Timing attacks reveal the secret keys used by secure communication channels, and are particular pernicious because they can occur online - often without detection. In essence the time of an activity can reveal the secret keys that power public key crypto, for example when an HMAC is given an incorrect key it can take a different amount of time depending on how much of the key is incorrect (with more correctness taking a longer period of time since more comparisons occur before inequality is detected). This is the naïve timing attack; there are much more sophisticated versions that could theoretically detect differences even when one has supposedly constant-time algorithms. It is these sophisticated cases about which we are particularly concerned.
An excellent talk on this topic is: Black Hat USA 2010: Exploiting Timing Attacks in Widespread Systems by Lawson/Nelson. While not the most up-to-date publication, the information in that talk remains relevant and forms the basis for the numbers and assertions in this question.
The significance of timing attacks cannot be overstated. Not long before the presentation the vast majority of civilian encrypted http/web based communication was vulnerable to these timing attacks, essentially meaning that there were no secret communications over the web. Much effort has been made to fix these attacks, with the most common solution being constant-time comparisons of the sort referred to in
Because these attacks occur over the network, there is a lot of jitter. One model to weed out the jitter and get to the raw timings is to use a "box model" t-test that chops off the top and bottom percentiles of the data in terms of response-time. Owing to the automation, the sample sizes can be astronomically large, as the vast majority of potential targets do not test for or block the type of failures that reveal these secrets.

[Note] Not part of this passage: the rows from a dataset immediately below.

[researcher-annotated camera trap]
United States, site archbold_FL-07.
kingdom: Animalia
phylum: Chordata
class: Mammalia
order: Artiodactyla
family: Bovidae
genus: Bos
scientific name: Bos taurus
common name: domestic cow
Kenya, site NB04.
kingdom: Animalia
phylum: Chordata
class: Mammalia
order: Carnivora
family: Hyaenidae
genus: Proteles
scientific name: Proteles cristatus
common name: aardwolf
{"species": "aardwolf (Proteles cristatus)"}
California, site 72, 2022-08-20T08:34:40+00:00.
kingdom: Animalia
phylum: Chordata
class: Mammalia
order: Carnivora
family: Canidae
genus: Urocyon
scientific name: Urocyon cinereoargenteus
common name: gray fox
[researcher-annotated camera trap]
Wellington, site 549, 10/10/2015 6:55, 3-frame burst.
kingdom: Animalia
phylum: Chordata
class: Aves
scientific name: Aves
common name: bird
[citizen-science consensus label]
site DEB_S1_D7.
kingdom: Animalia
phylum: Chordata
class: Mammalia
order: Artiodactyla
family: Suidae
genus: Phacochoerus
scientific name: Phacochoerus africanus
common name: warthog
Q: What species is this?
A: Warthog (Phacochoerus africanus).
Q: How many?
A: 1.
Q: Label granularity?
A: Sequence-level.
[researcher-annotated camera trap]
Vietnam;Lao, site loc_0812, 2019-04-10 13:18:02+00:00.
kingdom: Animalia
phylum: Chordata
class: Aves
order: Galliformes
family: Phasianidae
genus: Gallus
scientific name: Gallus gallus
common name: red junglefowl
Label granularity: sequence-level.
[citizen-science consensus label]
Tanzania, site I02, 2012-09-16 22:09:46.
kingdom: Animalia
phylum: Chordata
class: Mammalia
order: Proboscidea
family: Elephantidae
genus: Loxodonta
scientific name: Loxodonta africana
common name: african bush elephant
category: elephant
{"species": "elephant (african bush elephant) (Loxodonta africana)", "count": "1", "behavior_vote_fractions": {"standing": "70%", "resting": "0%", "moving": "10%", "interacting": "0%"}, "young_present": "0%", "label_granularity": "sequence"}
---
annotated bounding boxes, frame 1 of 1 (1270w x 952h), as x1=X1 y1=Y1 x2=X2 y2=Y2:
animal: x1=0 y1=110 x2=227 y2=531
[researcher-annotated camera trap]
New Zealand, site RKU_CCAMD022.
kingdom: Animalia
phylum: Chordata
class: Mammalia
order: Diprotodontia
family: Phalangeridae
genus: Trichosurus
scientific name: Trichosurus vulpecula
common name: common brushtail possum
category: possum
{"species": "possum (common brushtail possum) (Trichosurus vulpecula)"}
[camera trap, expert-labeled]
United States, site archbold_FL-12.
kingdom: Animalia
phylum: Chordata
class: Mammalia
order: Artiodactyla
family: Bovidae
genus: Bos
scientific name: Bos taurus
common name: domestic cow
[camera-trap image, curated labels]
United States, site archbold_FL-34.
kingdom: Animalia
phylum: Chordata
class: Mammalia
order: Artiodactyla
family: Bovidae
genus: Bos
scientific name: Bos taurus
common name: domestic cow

So the essential question would seem to be: Can one detect, based on how many ns it takes to perform a comparison, whether one is comparing equal or inequal strings of characters. A bad compare function will have wildly different run-times depending on the difference in string lengths and the position of the first inequal character, but a good function ought to have effectively indistinguishable run-times (i.e. it should call the exact same instructions, and they should not be optimized away by the compiler/CPU/cache).
We can generate with significant precision the timings of the local compare functions, in the example case with process.hrtime, which gives us the ns (and we do not have to deal with the network jitter, but there will be variation).
The Black Hat 2010 conference indicated that timings as little as 15ns are detectable with 9,000 samples over even jittery networks with sufficient samples. Additional samples similarly eliminate the benefit of adding random delays. One ought to presume that attackers will have essentially unlimited samples.
@whuber suggested the following as the test:
all strings have
- comparable mean processing times; and
- comparable timing variations; and
no strings ever will be processed in unusually short times.
Subject to further input and clarification, I believe this is essentially correct. The second question is easy to answer, but the first question is more difficult.